Sport climbing outside for the first time? Here’s what you need to know.

If you’ve been climbing in the gym for a while and are thinking of venturing outdoors, congrats! Climbing outside is a great way to both progress as a climber and spend some quality time in nature. However, there are some aspects of the sport that might feel quite different than the gym. Here’s what you need to know: 

Heading to the crag in Smith Rock, OR
  1. Do your research: It’s not always easy to find the crag or identify the routes. Consider getting a guidebook, or download the Mtn Project photos for the area. If you have friends that have been to the area, ask them for beta! Knowing where you’re going will make your day more fun as well as safer– getting on the wrong route by accident can be a recipe for disaster.
  2. Be prepared to lead routes: Most routes outside are not able to be toproped, so make sure you feel confident leading in the gym before heading to a sport crag.
  3. Have the gear you need: Unlike the gym, where you just need a rope and a belay device, climbing outside requires a bit more gear. At a minimum, you’ll also need a helmet and Quickdraws.
  4. Learn how to build anchors: When you lead climb, you’ll often need to set up an anchor so other people can toprope the route. In many cases, this can be done by clipping two Quickdraws into the bolts or chains at the top of the route and clipping the rope through both draws so that gates are opposite and opposing. However, in some cases you may need to extend the anchor to reduce the rope drag or prevent the rope from running over a sharp edge.
  5. Understand safe top rope setup: If you do go to an area where top ropes can be set up without leading, make sure you know how to safely set up the rope. In most cases, crags like this will have a place where you can walk around to the top of the cliff, where you will find bolted anchors. If these anchors are on top of the rock formation instead of on the cliff face, make sure you extend your anchor so the rope doesn’t run over the edge of the cliff (this will wear your rope). Bring anchor building supplies like cordelette, slings, and locking carabiners. A common anchor setup for applications like this is a quad anchor, which you can make out of a quadruple-length sling and some locking carabiners.
  6. Consider bringing a stick clip: In the gym, the first bolt is usually pretty close to the ground and it’s easy to get there safely. This isn’t always the case outside- sometimes the first bolt can be relatively high above the ground. A stick clip allows you to clip a Quickdraw and your rope to the first bolt before you begin climbing, so you’re safe if you fall below the first bolt.
  7. The bolting will be different: Outdoor sport climbs tend to have less bolts than the gym, so people may feel intimidated at first. There’s potential to take larger falls outdoors, but most sport climbs are bolted in a way that makes the falls safe (even if they’re bigger than what you’re used to).

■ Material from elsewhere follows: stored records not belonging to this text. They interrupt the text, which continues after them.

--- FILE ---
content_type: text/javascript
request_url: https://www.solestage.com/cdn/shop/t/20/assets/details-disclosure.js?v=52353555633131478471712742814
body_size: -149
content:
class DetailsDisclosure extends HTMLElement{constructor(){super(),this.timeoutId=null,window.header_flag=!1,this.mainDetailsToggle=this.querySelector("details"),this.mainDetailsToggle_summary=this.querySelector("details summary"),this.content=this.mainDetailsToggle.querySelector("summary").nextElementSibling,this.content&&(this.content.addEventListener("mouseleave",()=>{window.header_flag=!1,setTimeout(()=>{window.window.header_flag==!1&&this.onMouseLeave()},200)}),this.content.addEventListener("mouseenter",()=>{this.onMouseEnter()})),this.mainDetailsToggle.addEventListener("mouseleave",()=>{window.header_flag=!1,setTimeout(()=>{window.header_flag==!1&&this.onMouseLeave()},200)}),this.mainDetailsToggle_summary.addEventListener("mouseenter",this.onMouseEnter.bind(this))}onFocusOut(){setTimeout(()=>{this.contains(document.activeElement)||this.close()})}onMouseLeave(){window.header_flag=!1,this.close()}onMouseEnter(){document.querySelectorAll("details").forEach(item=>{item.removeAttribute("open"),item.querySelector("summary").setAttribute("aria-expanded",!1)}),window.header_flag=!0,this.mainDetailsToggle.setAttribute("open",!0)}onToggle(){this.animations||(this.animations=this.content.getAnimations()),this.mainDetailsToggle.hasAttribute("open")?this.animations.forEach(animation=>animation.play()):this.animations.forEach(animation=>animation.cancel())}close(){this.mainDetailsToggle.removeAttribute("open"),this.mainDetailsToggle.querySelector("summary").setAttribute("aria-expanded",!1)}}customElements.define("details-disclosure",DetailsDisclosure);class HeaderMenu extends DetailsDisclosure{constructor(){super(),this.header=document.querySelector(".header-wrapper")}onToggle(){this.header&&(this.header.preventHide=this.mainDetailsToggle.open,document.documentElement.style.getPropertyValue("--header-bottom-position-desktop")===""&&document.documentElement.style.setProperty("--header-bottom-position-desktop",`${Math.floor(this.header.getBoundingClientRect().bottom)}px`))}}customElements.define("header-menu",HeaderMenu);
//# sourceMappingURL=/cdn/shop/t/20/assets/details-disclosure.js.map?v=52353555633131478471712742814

  8. The grades will be different too: If you’re sending 5.11 in the gym, you might be surprised if you hope on an 11a outdoors. Outdoor grades tend to be stiffer than the gym, though the extent of this depends heavily on how your gym grades routes. Start with a climb that’s well below your limit and see hope it feels!

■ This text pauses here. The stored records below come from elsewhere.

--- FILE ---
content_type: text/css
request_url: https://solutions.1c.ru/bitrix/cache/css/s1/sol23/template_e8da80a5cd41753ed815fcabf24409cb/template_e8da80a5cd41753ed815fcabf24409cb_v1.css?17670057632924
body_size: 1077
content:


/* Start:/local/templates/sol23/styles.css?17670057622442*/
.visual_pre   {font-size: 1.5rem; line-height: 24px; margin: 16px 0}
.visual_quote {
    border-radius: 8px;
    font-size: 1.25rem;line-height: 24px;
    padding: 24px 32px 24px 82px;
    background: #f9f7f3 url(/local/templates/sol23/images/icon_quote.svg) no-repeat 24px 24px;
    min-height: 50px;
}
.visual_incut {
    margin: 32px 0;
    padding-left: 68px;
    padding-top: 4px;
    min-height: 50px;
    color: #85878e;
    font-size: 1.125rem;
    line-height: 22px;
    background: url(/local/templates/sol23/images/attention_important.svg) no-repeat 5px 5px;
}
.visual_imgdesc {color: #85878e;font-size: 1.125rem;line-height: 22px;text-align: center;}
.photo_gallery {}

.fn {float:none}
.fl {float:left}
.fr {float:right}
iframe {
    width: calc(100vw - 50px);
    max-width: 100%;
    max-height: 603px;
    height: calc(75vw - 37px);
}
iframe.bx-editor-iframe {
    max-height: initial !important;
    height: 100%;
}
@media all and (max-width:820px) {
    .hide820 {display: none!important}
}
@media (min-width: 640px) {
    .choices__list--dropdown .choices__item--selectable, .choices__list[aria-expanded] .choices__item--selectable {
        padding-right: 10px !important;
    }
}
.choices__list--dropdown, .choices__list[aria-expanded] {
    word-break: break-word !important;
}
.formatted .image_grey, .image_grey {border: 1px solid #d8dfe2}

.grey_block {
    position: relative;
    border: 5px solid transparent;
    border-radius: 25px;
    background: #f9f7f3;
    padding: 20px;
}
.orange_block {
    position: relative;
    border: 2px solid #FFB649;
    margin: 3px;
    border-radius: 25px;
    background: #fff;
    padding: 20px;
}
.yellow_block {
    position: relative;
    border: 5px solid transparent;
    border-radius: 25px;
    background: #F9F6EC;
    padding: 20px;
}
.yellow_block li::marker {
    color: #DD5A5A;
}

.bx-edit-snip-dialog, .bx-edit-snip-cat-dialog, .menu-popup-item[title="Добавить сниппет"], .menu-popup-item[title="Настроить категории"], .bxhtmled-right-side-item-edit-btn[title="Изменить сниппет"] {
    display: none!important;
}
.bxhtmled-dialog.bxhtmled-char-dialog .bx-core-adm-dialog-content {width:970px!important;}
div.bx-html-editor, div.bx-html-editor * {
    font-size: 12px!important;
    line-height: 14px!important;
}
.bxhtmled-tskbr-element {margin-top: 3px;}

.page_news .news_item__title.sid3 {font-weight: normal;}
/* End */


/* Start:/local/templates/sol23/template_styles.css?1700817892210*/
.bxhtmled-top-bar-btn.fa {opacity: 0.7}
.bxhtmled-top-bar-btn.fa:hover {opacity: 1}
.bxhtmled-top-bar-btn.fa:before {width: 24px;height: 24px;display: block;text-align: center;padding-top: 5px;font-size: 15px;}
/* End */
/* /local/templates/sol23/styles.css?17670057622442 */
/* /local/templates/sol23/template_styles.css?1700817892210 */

  9. Wear a helmet: Both the climber and the belayer should wear a helmet. Since there’s potential to take larger falls outside, the climber should have one on in case they hit their head against the rock. To help avoid flipping upside down, ask your belayer to point out if they see that your leg is behind the rope. The belayer should wear a helmet too, in case the climber knocks down a rock or the climber and belayer collide during a fall.
  10. Be mindful of weight differences: In the gym it might be no problem to belay your friend who is fifty pounds heavier, but it’s something to consider when climbing outside. If the belayer is much smaller than the climber, they will get pulled up significantly when the climber falls. If this happens near the ground, say just below the second bolt, there is potential of the climber decking since the small belayer doesn’t have the ability to give a tight catch. If you’re worried about this, consider investing in an Ohm.
Sport climbing near Tahoe, CA

There’s a lot to consider when rock climbing outside, and it can feel overwhelming at first. But after a few times of venturing out to the crag, it’ll feel like second nature!